Copy each of the items below word for word, with nothing added or changed.

■ Supplied records:
* begin *

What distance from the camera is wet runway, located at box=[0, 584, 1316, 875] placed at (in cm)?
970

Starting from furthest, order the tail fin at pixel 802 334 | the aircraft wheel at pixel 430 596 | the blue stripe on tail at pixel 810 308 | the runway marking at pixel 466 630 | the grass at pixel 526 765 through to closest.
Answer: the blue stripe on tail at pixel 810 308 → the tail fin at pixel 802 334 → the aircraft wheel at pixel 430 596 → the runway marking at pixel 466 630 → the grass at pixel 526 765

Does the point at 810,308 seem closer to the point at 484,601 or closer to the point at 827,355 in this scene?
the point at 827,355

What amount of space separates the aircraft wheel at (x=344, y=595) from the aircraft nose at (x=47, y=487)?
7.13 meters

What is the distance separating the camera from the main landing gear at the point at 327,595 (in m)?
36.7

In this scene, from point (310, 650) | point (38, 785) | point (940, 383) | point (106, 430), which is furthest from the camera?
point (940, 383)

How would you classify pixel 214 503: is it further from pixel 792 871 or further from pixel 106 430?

* end *

■ Solution for this exercise:
What distance from the camera is wet runway, located at box=[0, 584, 1316, 875] placed at (in cm)?
970

Starting from furthest, order the tail fin at pixel 802 334 | the aircraft wheel at pixel 430 596 | the blue stripe on tail at pixel 810 308 | the runway marking at pixel 466 630 | the grass at pixel 526 765 through to closest.
Answer: the blue stripe on tail at pixel 810 308 → the tail fin at pixel 802 334 → the aircraft wheel at pixel 430 596 → the runway marking at pixel 466 630 → the grass at pixel 526 765

Does the point at 810,308 seem closer to the point at 484,601 or closer to the point at 827,355 in this scene?
the point at 827,355

What amount of space separates the aircraft wheel at (x=344, y=595) from the aircraft nose at (x=47, y=487)?
7.13 meters

What is the distance separating the camera from the main landing gear at the point at 327,595 (in m)?
36.7

In this scene, from point (310, 650) | point (38, 785) | point (940, 383) | point (106, 430), which is furthest from the camera?
point (940, 383)

How would you classify pixel 214 503: is it further from pixel 792 871 or further from pixel 106 430?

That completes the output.